The idea was that by combining a pledge to do whatever it takes to prop up inflation with bold monetary easing, the BOJ could shock the public out of a deflationary mindset and change public perceptions of future price moves.
It was a turnaround from the view of Kuroda’s predecessors that monetary policy had little power to influence public perceptions, and only through government and private-sector efforts could Japan emerge from deflation.
Academics and former policymakers in Japan have since been split between those who praise Kuroda’s approach and others who remained wary of the huge cost of his experiment.
In his farewell news conference in April 2023, Kuroda described the unconventional monetary easing of his time as effective and “appropriate” but said it was “regrettable” Japan had not sustainably achieved the BOJ’s 2 per cent inflation target.
MIDDLE GROUND
In an effort to present a balanced perspective, the BOJ’s review conducted academic research into which of Kuroda’s policies worked well and which didn’t.
The bank used economic models to analyse how shocks caused by Kuroda’s stimulus affected inflation expectations.
The results showed while the stimulus had some effect in shifting public perceptions of future price moves, it was not enough to accelerate inflation to the BOJ’s 2 per cent target.

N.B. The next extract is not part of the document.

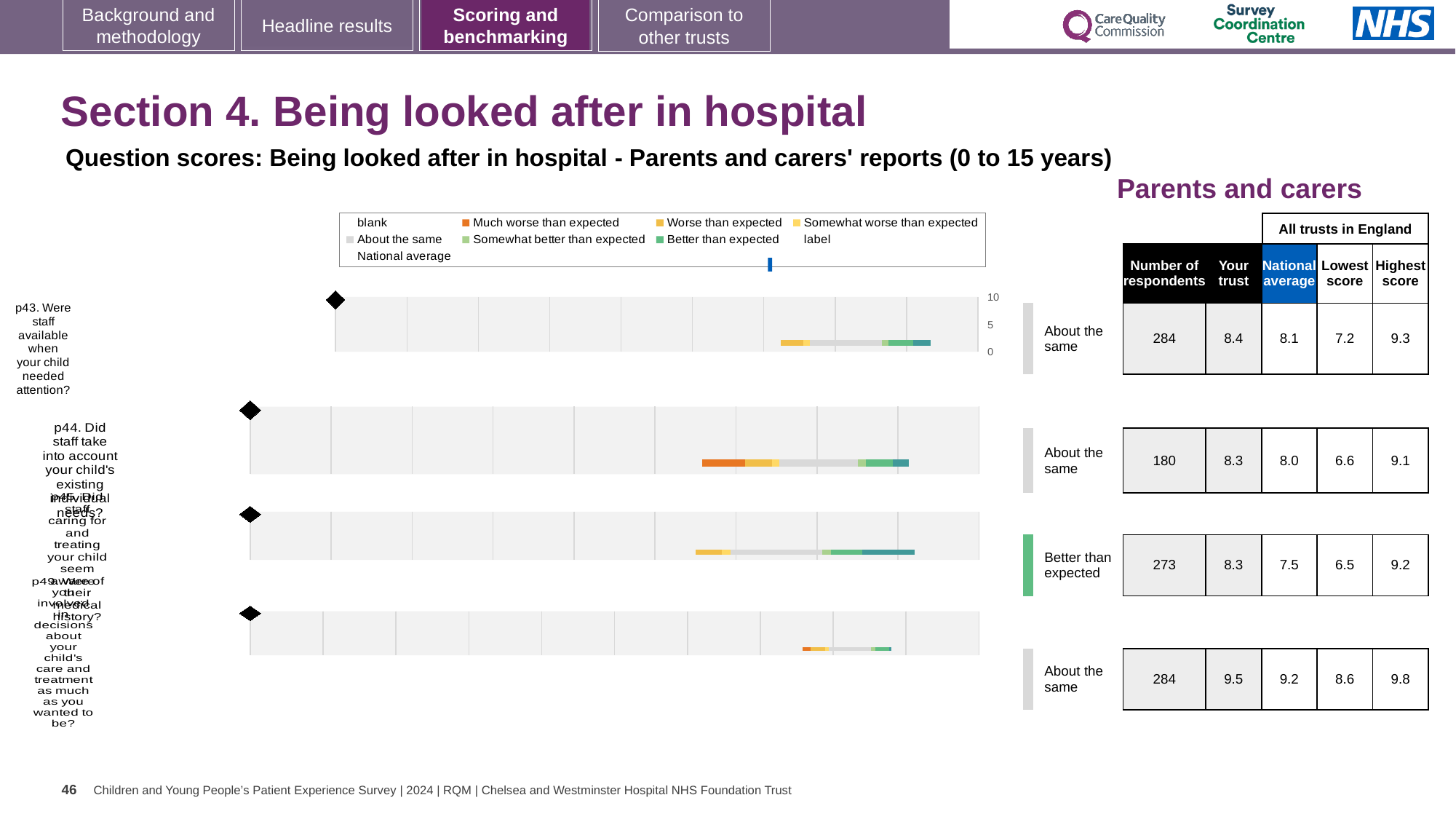
What is the lowest score across all trusts in England for p44? 6.6 What is the national average score for p44 (Did staff take into account your child's existing individual needs?)? 8.0 Which question is rated 'Better than expected' rather than 'About the same'? p45 How many questions (bars) are plotted on the slide? 4 What kind of chart is used to show the question scores on this slide? bar chart For p45, which is larger: the 'Your trust' score or the national average? Your trust Which question has the lowest national average score? p45 How many respondents are shown for p45 (Did staff caring for and treating your child seem aware of their medical history?)? 273 Which question has the highest 'Your trust' score? p49 What is the 'Your trust' score for p43 (Were staff available when your child needed attention?)? 8.4 What is the highest score across all trusts in England for p49 (Were you involved in decisions about your child's care and treatment as much as you wanted to be?)? 9.8 What is the difference between the 'Your trust' score and the national average for p43? 0.3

Japan’s prolonged deflation created a deep-rooted belief among firms and households that wages and prices won’t rise much ahead, which was too difficult to change, the review concluded.
Other research showed while the BOJ’s large-scale stimulus pushed up the level of gross domestic product by 1.3 per cent to 1.8 per cent on average, it pushed up inflation only by 0.5 to 0.7 per centage points.
BOJ officials hope the review would help end a bitter battle between fans and opponents of Kuroda’s policies. But some academics who gave commentary to the review aren’t sure the BOJ has given the pitfalls of past policies enough scrutiny.
Hiroshi Yoshikawa, professor emeritus at the University of Tokyo, criticised the review for blaming Japan’s sticky deflationary mindset, rather than questioning the theory behind Kuroda’s stimulus, in explaining why inflation failed to hit 2 per cent.
“It’s clear from data that the BOJ’s massive monetary easing failed to achieve 2 per cent inflation. Nobody can deny that truth. The biggest problem is why it failed to do so,” he said. “My view is that its theoretical framework … was fundamentally wrong.”